**Instructions to follow:** Reproduce each of the following entries line for line, with no changes to the wording or order. Omit the pictures.

**Given entries:**

┌────────

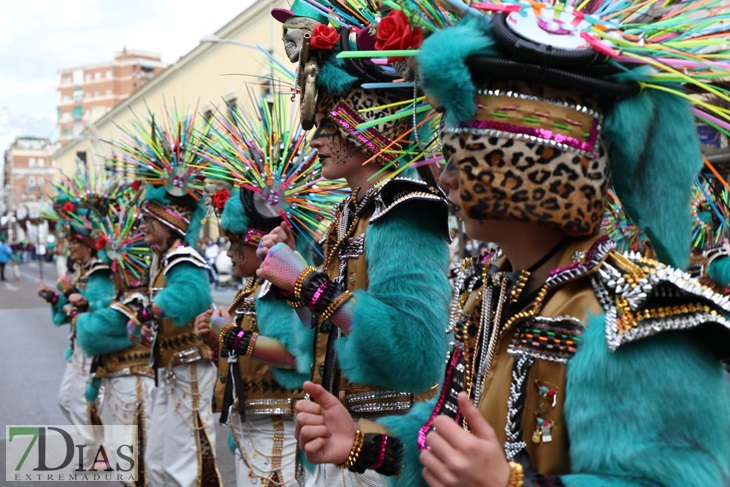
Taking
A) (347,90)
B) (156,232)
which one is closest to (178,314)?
(156,232)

└────────

**The reply:**
Taking
A) (347,90)
B) (156,232)
which one is closest to (178,314)?
(156,232)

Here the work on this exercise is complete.